From the entries below, please gather each line containing the string "over".

(RECORDS SUPPLIED Opens)

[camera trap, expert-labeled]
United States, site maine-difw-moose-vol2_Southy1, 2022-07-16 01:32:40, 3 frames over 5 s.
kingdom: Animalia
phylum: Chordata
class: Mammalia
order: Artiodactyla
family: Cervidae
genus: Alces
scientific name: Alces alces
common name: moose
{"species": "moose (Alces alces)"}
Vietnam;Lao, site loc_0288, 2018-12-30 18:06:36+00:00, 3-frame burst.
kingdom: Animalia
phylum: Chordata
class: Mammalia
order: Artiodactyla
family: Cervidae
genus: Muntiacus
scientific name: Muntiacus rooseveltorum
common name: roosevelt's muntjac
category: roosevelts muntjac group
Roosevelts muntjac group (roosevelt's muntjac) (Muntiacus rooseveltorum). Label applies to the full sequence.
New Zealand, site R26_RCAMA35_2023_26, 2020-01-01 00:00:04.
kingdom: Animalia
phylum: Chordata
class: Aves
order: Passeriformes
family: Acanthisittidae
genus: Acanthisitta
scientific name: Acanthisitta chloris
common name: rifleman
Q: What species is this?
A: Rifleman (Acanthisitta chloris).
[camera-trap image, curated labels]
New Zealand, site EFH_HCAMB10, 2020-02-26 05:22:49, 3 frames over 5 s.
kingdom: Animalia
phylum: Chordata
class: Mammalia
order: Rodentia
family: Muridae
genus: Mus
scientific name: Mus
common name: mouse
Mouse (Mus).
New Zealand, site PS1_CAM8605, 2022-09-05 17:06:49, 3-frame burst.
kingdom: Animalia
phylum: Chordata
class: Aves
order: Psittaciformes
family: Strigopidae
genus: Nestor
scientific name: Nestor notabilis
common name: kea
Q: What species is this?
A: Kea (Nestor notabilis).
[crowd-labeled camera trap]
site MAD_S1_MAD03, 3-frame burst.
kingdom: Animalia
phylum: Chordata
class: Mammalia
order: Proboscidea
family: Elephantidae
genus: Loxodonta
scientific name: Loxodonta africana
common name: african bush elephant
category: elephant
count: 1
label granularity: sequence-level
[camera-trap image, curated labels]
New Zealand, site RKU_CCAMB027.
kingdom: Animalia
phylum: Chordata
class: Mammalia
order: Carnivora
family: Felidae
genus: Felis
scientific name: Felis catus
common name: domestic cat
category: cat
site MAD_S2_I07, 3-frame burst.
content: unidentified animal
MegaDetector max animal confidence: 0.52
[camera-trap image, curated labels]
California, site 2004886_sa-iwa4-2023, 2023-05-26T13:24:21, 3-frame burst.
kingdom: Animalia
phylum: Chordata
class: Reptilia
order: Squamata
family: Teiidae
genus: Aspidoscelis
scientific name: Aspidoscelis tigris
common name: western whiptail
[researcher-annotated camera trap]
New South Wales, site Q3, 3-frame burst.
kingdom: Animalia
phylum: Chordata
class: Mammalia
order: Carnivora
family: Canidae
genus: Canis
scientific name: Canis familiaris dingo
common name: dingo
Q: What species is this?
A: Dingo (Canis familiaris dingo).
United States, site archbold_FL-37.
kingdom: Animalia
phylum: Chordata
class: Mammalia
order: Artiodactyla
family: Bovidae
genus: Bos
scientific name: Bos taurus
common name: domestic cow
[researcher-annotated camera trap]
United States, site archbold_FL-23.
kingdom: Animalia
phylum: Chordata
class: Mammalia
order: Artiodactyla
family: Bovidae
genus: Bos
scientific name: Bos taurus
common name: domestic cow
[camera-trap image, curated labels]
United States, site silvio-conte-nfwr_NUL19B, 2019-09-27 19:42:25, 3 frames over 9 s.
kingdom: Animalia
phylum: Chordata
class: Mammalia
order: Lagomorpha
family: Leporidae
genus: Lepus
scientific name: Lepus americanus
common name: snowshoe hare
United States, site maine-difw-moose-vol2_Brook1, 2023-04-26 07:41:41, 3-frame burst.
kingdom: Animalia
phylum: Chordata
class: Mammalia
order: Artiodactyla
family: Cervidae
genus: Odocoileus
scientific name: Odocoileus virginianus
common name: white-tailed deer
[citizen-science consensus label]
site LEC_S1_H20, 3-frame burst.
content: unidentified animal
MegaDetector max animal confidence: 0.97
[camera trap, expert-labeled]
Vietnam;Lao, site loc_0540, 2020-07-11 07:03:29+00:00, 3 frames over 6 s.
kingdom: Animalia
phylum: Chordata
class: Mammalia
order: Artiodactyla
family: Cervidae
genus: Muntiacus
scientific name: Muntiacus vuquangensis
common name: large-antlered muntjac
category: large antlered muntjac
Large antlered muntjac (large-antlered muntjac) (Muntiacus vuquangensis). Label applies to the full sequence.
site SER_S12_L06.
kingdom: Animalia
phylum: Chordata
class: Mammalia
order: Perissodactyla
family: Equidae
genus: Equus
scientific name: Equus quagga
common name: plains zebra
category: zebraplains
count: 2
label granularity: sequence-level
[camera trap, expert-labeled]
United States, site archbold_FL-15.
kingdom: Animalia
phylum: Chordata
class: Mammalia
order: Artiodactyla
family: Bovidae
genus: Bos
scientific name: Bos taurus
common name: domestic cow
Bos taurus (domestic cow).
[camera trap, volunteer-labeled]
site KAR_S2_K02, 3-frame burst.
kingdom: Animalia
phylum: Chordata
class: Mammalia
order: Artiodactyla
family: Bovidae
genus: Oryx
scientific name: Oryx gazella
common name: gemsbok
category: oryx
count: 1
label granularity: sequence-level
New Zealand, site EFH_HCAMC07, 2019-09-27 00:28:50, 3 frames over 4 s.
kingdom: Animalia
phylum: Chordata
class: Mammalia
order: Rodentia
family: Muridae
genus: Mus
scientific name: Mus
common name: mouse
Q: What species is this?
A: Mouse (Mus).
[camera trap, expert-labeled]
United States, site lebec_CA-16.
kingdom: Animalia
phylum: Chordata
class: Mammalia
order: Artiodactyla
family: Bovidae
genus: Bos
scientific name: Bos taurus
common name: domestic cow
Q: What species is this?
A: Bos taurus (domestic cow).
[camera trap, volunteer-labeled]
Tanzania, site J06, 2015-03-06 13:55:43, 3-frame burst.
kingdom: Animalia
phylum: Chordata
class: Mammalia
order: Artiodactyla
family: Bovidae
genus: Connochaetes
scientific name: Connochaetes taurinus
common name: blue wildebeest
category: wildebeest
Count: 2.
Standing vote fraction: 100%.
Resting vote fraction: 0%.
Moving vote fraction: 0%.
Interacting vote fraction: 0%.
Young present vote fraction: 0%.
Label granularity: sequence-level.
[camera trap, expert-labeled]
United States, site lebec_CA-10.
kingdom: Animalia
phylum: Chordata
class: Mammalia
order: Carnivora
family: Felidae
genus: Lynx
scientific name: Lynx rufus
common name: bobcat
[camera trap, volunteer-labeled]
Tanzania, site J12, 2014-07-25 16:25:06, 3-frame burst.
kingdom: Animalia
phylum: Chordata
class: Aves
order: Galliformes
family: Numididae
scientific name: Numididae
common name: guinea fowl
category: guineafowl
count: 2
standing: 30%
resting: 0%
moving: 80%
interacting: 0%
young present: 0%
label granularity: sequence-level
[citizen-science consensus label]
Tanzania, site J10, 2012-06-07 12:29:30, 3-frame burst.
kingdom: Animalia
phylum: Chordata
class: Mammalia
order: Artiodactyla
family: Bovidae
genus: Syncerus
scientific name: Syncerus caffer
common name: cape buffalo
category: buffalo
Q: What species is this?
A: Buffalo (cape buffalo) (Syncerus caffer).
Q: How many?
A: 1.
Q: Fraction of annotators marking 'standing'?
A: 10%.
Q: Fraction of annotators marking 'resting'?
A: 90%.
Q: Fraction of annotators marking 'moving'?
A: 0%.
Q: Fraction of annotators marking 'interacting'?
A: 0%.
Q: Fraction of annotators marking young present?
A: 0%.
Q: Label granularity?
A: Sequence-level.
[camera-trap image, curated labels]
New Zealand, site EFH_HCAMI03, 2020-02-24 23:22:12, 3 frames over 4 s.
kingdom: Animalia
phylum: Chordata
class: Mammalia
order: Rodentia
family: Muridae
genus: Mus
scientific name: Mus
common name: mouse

(RECORDS SUPPLIED Closes)

» **PROBLEM SOLUTION**
United States, site maine-difw-moose-vol2_Southy1, 2022-07-16 01:32:40, 3 frames over 5 s.
New Zealand, site EFH_HCAMB10, 2020-02-26 05:22:49, 3 frames over 5 s.
United States, site silvio-conte-nfwr_NUL19B, 2019-09-27 19:42:25, 3 frames over 9 s.
Vietnam;Lao, site loc_0540, 2020-07-11 07:03:29+00:00, 3 frames over 6 s.
New Zealand, site EFH_HCAMC07, 2019-09-27 00:28:50, 3 frames over 4 s.
New Zealand, site EFH_HCAMI03, 2020-02-24 23:22:12, 3 frames over 4 s.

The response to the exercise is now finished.